→ **Objective**:
Write out the records as a numbered list, beginning at the line that contains "How far from the viewer's" and going through the last line of the records. Skip blank lines.

==== Data excerpts

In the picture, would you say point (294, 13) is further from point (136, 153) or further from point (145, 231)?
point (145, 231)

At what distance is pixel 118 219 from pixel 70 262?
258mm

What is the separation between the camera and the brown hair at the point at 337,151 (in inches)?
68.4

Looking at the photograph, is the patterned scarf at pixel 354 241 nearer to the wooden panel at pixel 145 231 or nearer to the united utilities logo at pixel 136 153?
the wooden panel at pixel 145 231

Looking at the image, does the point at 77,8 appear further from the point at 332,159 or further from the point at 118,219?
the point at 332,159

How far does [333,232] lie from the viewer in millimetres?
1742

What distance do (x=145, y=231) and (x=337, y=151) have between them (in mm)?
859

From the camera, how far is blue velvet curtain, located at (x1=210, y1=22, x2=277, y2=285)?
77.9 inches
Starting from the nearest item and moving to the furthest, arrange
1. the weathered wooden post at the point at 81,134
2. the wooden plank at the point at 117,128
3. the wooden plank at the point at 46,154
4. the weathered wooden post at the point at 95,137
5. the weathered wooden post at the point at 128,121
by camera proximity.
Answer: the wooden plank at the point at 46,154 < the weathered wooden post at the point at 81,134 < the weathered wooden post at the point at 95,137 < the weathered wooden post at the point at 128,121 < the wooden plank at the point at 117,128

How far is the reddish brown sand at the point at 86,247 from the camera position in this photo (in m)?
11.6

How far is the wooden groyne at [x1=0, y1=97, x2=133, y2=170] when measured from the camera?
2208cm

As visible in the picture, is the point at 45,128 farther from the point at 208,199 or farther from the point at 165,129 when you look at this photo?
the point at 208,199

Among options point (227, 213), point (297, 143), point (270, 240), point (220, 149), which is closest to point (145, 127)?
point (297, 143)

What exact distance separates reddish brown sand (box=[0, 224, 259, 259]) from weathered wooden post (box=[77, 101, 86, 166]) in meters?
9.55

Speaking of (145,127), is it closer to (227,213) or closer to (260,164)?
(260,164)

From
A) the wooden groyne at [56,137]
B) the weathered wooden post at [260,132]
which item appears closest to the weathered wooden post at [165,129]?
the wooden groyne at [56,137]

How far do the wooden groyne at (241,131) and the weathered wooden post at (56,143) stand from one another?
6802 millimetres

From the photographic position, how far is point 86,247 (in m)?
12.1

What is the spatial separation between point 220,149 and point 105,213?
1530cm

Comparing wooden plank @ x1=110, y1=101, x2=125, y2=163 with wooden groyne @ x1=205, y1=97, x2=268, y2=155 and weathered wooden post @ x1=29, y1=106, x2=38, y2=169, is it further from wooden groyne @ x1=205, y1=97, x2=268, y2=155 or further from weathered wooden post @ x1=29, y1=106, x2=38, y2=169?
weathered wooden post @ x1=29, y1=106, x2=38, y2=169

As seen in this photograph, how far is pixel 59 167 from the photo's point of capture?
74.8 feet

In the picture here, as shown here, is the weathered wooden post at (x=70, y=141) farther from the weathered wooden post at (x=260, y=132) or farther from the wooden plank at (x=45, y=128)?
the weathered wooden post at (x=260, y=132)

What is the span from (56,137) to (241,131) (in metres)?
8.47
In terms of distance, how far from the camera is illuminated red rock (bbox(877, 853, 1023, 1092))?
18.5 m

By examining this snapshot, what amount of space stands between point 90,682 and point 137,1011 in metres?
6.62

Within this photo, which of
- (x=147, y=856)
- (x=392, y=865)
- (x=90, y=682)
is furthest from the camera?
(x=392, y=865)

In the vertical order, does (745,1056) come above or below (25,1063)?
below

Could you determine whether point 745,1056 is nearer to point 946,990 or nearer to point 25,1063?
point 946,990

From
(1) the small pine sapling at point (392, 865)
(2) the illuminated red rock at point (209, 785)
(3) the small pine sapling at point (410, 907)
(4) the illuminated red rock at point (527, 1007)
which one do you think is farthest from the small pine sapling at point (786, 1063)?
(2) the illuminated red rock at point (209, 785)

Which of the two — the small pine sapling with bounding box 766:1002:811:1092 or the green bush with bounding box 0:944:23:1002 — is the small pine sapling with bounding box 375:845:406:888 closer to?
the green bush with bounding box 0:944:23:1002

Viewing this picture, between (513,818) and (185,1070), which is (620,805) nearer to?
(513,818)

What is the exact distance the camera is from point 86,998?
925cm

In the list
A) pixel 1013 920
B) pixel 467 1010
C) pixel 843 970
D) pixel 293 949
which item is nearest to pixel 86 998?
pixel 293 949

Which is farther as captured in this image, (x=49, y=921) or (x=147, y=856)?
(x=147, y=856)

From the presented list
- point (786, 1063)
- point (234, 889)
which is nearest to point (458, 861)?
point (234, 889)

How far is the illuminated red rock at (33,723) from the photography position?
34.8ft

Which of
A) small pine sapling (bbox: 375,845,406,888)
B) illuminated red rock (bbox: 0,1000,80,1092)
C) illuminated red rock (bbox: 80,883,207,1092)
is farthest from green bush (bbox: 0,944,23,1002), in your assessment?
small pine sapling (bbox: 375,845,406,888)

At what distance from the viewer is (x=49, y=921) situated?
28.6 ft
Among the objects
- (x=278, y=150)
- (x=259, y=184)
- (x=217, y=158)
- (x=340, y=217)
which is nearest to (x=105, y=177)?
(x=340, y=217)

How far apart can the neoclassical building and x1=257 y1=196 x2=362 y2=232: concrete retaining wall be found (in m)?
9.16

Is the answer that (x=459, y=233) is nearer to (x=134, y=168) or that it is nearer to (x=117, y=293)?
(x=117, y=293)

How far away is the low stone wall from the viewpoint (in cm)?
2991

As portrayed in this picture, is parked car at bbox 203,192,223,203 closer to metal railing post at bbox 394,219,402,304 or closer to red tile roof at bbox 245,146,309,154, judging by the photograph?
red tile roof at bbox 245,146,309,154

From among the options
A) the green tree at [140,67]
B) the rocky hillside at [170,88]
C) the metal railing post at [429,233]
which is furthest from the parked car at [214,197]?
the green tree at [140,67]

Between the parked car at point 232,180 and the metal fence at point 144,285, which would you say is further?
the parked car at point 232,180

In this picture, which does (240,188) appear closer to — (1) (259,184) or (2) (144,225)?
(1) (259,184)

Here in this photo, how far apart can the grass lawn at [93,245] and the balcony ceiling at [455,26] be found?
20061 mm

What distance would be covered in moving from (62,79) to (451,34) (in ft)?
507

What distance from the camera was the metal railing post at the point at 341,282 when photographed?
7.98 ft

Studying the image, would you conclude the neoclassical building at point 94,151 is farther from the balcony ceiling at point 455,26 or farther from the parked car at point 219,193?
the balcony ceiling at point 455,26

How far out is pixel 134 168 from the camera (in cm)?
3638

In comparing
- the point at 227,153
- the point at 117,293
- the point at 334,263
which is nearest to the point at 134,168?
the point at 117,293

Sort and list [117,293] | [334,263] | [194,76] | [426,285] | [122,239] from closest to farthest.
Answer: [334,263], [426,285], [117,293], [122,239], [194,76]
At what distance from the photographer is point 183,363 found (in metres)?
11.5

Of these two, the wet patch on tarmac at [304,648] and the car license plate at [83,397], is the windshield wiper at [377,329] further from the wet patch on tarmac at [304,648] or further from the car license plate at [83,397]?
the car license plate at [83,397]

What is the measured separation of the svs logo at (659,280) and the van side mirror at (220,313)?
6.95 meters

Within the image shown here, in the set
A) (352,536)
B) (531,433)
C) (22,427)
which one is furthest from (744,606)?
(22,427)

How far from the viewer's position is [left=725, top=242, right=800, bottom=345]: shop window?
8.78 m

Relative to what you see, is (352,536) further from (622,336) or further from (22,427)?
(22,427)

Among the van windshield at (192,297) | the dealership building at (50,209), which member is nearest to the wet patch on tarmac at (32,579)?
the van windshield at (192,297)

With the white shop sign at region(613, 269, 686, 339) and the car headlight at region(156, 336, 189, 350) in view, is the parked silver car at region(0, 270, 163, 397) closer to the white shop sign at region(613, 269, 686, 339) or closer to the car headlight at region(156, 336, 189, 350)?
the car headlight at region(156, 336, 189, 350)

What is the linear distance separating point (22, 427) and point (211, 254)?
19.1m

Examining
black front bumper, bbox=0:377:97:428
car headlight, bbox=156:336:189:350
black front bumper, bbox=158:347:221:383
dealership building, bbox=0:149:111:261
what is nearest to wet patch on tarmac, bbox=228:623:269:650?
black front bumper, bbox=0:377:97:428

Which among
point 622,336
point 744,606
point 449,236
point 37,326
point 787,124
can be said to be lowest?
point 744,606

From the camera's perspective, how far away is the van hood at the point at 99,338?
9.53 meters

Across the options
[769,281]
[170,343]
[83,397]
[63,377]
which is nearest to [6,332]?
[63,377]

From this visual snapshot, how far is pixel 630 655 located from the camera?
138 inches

========

→ **Exercise solution**:
1. How far from the viewer's position is [left=725, top=242, right=800, bottom=345]: shop window?
2. 8.78 m
3. Relative to what you see, is (352,536) further from (622,336) or further from (22,427)?
4. (22,427)
5. Among the van windshield at (192,297) | the dealership building at (50,209), which member is nearest to the wet patch on tarmac at (32,579)?
6. the van windshield at (192,297)
7. With the white shop sign at region(613, 269, 686, 339) and the car headlight at region(156, 336, 189, 350) in view, is the parked silver car at region(0, 270, 163, 397) closer to the white shop sign at region(613, 269, 686, 339) or closer to the car headlight at region(156, 336, 189, 350)?
8. the car headlight at region(156, 336, 189, 350)
9. What is the linear distance separating point (22, 427) and point (211, 254)?
10. 19.1m
11. Examining
12. black front bumper, bbox=0:377:97:428
13. car headlight, bbox=156:336:189:350
14. black front bumper, bbox=158:347:221:383
15. dealership building, bbox=0:149:111:261
16. what is nearest to wet patch on tarmac, bbox=228:623:269:650?
17. black front bumper, bbox=0:377:97:428
18. Which among
19. point 622,336
20. point 744,606
21. point 449,236
22. point 37,326
23. point 787,124
24. can be said to be lowest?
25. point 744,606
26. From the camera's perspective, how far away is the van hood at the point at 99,338?
27. 9.53 meters
28. Across the options
29. [769,281]
30. [170,343]
31. [83,397]
32. [63,377]
33. which is nearest to [6,332]?
34. [63,377]
35. From this visual snapshot, how far is pixel 630 655 located from the camera?
36. 138 inches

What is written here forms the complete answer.